Tout cela ne fait que confirmer l’incompatibilité radicale d’une publique rupture de la confession de la Foi avec l’autorité dans l’Eglise ou son maintien.

« Dans le cas où le Pape deviendrait hérétique, il se trouverait, par ce seul fait et sans aucune sentence, séparé de l'Eglise. En effet, une tête séparée d'un corps ne peut, aussi longtemps qu'elle en reste séparée, être la tête de ce même corps dont elle s'est retranchée. Donc un Pape qui aurait été séparé de l'Eglise par l'hérésie, cesserait par cela même d'être la Tête de l'Eglise ; il ne pourrait être hérétique et rester Pape, parce que, étant hors de l'Eglise, il ne peut posséder les clés de l'Eglise.» (Saint Antonin, Archev. de Florence ; cité dans les Actes de Vatican I publiés par V. Frond et approuvés par Pie IX)

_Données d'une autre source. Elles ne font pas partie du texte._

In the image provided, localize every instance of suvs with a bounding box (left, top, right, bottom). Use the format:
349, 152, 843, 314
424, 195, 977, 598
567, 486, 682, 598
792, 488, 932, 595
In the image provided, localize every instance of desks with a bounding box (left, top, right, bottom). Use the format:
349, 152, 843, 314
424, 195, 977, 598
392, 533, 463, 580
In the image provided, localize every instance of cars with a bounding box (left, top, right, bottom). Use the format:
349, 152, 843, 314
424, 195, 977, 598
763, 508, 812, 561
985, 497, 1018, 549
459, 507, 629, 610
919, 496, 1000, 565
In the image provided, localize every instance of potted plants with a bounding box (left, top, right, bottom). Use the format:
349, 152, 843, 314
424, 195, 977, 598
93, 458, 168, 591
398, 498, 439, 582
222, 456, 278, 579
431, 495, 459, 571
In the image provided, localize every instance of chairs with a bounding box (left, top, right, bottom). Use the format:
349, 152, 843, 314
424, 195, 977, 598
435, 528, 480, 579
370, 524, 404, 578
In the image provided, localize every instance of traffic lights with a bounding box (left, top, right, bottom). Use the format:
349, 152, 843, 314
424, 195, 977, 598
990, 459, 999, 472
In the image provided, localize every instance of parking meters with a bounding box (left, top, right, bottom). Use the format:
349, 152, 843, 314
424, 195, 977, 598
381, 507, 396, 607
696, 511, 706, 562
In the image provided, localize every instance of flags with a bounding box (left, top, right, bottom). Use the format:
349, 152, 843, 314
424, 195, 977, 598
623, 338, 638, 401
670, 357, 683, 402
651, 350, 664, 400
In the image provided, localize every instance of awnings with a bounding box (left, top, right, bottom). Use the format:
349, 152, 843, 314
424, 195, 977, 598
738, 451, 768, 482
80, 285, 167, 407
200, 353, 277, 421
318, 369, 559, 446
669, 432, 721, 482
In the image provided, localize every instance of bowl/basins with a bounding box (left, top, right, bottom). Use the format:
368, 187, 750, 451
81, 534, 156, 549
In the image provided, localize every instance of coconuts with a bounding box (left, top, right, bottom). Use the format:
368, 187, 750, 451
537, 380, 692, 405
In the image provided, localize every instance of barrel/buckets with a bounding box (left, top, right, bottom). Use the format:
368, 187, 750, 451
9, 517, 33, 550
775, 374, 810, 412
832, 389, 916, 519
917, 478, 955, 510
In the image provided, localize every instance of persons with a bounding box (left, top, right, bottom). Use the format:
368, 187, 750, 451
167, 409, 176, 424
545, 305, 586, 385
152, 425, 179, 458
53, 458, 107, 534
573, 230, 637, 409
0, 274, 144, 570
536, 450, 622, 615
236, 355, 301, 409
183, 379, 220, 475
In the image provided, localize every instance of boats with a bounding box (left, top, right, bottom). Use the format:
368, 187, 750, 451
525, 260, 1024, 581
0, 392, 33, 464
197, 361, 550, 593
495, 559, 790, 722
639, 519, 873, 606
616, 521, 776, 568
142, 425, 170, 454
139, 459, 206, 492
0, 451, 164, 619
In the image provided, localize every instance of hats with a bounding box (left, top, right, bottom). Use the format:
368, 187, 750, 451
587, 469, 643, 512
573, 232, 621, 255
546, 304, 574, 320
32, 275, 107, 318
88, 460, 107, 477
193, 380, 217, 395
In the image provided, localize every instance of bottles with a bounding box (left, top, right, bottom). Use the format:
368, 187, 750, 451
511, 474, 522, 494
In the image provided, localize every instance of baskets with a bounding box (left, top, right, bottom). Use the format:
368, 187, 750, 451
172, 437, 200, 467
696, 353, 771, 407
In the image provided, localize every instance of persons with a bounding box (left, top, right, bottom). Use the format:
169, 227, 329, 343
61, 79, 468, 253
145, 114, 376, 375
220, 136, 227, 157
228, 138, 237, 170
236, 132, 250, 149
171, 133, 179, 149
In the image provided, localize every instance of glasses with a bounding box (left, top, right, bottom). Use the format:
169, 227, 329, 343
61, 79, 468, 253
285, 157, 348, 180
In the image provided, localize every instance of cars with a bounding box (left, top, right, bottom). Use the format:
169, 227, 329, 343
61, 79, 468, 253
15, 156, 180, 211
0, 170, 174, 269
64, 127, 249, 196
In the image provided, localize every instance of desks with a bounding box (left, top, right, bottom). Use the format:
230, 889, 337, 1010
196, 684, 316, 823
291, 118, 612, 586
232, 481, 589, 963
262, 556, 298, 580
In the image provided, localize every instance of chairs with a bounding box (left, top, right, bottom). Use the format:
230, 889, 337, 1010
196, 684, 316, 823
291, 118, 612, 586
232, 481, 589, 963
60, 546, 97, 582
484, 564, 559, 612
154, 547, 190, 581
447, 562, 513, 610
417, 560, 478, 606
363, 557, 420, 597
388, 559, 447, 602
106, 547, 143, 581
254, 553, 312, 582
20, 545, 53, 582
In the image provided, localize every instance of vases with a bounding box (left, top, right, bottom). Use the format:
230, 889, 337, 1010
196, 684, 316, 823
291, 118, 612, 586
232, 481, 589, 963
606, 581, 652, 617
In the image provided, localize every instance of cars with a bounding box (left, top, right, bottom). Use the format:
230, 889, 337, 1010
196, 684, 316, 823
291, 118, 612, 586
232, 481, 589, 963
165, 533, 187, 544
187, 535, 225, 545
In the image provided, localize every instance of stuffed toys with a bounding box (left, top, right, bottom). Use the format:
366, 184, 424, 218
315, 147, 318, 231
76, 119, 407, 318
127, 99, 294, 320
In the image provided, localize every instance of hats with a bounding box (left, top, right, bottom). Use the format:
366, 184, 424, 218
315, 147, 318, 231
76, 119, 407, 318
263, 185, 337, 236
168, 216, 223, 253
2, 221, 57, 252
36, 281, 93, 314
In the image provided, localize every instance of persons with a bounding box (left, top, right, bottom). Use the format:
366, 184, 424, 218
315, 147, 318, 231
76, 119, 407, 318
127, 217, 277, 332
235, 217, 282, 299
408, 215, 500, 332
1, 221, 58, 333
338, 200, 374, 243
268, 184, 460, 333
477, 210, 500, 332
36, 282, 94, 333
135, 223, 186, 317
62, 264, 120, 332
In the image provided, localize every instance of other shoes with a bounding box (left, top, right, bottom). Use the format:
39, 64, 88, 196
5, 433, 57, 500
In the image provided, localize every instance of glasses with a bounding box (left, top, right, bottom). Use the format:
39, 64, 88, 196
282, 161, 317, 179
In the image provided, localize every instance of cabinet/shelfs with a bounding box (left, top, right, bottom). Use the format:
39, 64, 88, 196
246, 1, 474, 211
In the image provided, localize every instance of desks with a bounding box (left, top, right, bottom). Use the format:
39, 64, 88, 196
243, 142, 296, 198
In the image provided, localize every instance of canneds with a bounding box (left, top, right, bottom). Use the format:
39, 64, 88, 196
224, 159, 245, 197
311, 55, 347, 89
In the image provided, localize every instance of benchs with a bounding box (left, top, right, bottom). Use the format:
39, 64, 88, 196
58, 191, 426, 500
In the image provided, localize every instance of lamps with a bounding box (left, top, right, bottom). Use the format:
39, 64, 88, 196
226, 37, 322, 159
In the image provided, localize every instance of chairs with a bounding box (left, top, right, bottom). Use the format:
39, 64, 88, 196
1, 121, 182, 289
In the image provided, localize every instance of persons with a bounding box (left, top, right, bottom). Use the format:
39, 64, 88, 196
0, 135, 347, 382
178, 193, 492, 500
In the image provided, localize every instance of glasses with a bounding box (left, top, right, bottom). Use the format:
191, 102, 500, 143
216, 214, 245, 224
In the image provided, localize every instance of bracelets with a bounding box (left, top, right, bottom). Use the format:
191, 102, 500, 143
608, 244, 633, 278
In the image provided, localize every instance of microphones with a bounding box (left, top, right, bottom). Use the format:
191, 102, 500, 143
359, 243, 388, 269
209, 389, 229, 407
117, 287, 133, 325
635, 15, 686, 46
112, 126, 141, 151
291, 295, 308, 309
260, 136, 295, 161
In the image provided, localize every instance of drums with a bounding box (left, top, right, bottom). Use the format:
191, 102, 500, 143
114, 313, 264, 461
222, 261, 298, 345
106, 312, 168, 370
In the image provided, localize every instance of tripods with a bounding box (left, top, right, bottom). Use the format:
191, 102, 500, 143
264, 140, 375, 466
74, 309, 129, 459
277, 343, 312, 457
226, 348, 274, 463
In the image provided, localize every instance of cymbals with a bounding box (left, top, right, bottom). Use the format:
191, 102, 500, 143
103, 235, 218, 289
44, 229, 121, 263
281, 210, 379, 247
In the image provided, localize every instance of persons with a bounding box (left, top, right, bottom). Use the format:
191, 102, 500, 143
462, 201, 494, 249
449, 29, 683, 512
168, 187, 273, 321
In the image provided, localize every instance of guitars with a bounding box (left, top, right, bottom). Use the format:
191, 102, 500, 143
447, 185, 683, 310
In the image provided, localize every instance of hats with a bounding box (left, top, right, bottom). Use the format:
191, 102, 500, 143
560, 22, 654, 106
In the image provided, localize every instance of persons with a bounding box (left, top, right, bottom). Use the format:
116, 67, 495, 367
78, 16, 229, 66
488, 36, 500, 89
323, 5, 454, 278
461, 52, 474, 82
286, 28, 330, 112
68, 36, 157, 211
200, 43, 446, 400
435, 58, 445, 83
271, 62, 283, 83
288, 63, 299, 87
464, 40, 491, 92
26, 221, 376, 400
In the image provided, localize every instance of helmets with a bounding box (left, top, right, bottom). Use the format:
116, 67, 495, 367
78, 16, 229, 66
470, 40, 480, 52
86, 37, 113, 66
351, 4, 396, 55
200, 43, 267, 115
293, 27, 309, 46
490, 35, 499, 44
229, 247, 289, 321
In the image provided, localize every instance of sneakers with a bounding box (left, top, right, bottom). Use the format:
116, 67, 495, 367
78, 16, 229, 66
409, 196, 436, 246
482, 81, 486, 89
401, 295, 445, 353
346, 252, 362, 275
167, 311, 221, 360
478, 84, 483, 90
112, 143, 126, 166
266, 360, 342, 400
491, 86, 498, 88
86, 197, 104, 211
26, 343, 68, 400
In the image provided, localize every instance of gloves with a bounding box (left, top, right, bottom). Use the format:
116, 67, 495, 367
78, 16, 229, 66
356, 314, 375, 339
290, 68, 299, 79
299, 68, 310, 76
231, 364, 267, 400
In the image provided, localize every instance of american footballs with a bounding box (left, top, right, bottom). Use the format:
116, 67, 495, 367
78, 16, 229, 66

« Eo ipso quod hæreticus est (Papa) ab Ecclesia est præcisus. Non potest autem caput a corpore præcisum, quamdiu est præcisum, caput esse illius corporis, a quo est præcisum : unde Papa per hoc desinit esse caput corporis Ecclesiæ. Et sic hæreticus non potest esse nec manere Papa; quia extra Ecclesiam non potest habere claves Ecclesiæ. Per alia autem peccata Papa est caput languidum, quod non propter hoc desinit esse Caput, nec potest a membris per consequensjudicari.» S. ANTON. Summ.

Ceci montre aussi l’aveuglement d’A. Schneider vis-à-vis des intrus ayant contredit la Foi et tout bouleversé en la Sainte Liturgie, le rituel et les Sacrements.